September 2012 Weddings

Making babies

I have never had a strong desire to be a mom. I had one doll growing up and she wasn't my baby; she was my friend. I love other people's children. I've been a camp counselor and a baby sitter. I know how to care for babies and children. I can be maternal. I just don't want to be.

Type 1 (juvenile) diabetes runs in my family and usually skips a generation. My mom has it, I don't. If I had kids, they likely would. My FI recently found out he has polycystic kidney disease. That is the disease that killed his father. We both have other genetic problems, but those are the two major ones. Pretty much both have a 50/50 chance of being passed on. I'm almost certain the diabetes would, but I'm not a scientist.

He has decided he wants kids. I really think it is a response to his diagnosis, but I'm not certain. I am still against having kids. He agreed with me until (as far as I know) yesterday. I'm not even kidding when I say from our first date we have agreed that if we ever decide to have kids adoption would be the way to go.

I asked him why he changed his mind on that. He gave me an answer that literally is the most hurtful thing he or anyone has ever said to me. He said that if we adopted I probably wouldn't be very likely to be motherly to the kid. I told him he was wrong and that was very hurtful.

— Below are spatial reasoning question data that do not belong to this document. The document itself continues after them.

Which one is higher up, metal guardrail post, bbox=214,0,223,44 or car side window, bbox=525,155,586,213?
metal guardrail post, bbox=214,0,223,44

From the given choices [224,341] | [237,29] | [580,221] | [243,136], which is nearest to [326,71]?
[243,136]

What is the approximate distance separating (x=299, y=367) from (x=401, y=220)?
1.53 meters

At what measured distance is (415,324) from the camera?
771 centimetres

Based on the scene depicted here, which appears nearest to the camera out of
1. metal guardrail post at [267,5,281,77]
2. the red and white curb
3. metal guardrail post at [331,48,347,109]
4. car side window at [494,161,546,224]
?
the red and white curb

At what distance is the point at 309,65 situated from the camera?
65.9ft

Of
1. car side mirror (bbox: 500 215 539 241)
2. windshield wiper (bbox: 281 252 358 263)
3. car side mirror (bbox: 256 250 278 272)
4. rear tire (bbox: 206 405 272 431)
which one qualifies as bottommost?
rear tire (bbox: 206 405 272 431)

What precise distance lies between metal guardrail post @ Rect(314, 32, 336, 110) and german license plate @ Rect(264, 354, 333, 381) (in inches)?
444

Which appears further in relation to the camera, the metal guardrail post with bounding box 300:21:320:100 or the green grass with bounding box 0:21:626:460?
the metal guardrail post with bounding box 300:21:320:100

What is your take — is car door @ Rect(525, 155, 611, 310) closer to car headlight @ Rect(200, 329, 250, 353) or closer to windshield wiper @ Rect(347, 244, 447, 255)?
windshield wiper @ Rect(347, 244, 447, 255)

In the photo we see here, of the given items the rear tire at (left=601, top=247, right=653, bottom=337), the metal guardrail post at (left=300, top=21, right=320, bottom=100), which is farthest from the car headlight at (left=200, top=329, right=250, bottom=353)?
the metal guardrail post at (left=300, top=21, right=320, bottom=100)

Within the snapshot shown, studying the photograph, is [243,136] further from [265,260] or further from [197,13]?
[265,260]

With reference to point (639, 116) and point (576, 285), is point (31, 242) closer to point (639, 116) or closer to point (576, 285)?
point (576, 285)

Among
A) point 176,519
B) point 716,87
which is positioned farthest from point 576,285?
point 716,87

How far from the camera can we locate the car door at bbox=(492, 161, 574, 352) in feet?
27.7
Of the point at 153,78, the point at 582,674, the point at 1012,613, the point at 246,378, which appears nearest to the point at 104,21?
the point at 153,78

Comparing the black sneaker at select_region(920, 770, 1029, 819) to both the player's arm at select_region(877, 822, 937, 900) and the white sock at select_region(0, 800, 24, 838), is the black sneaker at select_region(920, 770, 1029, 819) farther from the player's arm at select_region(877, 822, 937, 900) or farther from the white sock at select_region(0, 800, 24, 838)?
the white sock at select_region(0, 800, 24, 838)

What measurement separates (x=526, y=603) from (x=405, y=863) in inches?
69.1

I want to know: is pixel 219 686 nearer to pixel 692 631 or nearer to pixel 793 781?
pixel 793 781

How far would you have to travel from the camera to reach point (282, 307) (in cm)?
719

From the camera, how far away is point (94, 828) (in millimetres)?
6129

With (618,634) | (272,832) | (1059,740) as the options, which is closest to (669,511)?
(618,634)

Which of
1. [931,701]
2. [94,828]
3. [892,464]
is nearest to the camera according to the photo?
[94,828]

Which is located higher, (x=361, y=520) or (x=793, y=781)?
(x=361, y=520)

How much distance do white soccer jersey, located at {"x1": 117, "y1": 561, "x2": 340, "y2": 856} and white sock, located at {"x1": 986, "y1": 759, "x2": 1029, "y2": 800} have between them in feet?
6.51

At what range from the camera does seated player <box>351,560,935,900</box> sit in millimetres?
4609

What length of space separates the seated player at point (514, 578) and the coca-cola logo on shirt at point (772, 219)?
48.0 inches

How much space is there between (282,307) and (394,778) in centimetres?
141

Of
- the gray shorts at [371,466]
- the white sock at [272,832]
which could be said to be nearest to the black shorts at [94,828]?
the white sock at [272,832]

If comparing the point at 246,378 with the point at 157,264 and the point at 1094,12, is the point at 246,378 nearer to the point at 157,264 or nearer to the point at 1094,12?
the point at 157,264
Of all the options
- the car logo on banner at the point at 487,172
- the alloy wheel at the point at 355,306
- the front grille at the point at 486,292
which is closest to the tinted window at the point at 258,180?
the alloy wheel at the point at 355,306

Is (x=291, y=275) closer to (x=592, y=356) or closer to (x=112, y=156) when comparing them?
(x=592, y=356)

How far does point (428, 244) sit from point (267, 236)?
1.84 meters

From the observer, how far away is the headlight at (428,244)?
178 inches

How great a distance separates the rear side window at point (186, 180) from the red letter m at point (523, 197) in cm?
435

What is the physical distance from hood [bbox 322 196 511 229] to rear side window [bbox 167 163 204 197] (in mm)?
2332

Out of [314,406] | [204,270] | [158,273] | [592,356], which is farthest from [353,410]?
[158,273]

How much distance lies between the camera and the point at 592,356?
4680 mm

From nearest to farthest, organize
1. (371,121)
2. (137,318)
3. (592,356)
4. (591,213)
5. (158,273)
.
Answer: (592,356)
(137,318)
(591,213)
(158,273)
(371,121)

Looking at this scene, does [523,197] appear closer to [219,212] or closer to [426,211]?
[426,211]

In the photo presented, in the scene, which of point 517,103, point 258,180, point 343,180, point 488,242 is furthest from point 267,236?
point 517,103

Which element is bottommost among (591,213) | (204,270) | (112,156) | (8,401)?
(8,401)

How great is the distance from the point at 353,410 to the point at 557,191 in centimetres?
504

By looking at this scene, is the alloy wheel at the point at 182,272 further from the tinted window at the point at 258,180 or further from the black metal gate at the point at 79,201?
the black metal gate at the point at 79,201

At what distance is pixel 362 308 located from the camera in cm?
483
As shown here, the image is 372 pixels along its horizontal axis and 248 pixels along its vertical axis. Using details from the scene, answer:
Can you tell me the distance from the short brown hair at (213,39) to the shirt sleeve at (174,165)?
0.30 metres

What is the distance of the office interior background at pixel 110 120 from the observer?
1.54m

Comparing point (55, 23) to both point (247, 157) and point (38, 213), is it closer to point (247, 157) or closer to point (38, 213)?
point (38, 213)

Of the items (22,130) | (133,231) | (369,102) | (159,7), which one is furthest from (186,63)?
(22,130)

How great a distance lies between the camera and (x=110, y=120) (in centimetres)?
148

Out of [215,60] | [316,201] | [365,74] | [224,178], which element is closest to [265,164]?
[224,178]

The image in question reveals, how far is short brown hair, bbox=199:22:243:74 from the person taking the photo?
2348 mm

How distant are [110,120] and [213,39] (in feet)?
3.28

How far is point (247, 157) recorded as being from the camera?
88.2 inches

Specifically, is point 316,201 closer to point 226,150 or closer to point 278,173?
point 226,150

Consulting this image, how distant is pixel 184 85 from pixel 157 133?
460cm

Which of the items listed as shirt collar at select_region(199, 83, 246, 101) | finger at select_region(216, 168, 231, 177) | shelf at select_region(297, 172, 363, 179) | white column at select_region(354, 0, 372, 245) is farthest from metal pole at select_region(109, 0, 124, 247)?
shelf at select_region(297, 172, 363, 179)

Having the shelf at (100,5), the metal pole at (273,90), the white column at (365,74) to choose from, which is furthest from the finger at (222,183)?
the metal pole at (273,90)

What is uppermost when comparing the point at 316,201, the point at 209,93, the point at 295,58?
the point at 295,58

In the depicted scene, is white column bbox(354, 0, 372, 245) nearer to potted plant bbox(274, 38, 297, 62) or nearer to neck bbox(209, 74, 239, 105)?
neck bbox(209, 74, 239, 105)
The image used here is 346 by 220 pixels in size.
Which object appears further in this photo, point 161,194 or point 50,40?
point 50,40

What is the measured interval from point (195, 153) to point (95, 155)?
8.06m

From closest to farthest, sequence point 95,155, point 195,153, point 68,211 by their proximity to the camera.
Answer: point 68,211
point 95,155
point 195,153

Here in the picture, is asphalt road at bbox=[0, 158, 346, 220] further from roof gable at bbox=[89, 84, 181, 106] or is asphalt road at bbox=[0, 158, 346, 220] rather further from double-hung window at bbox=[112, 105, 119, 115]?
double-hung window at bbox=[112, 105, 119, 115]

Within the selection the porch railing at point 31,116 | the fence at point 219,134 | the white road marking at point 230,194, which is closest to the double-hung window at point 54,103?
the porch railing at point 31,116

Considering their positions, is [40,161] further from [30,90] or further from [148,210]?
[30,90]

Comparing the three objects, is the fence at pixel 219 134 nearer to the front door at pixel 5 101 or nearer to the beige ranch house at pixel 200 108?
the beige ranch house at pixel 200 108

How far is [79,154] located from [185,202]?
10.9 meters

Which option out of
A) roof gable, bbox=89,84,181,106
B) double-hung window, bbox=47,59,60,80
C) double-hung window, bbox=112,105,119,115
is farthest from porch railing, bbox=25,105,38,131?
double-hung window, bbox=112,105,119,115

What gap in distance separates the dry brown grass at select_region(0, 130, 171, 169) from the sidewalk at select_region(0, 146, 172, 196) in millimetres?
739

I don't know what to do at this point. Part of me is afraid of passing along these deadly genes we have. Part of me is afraid he is going to die young (like his father) and leave me alone with a kid that I am not even sure I want.

To clarify, I do kind of want kids, but just not (always) the biological kind. I would hate to have a child knowing what I know and then have to give it multiple shots a day as it screams, and prick their little fingers. The thought of that breaks my heart. I also don't want to bring a baby into the world knowing it only has a 50/50 shot at living a normal life. It would be my worst nightmare if it had both diabetes and PKD. I want the experience of having them, but not the pain of killing them with my bad genes.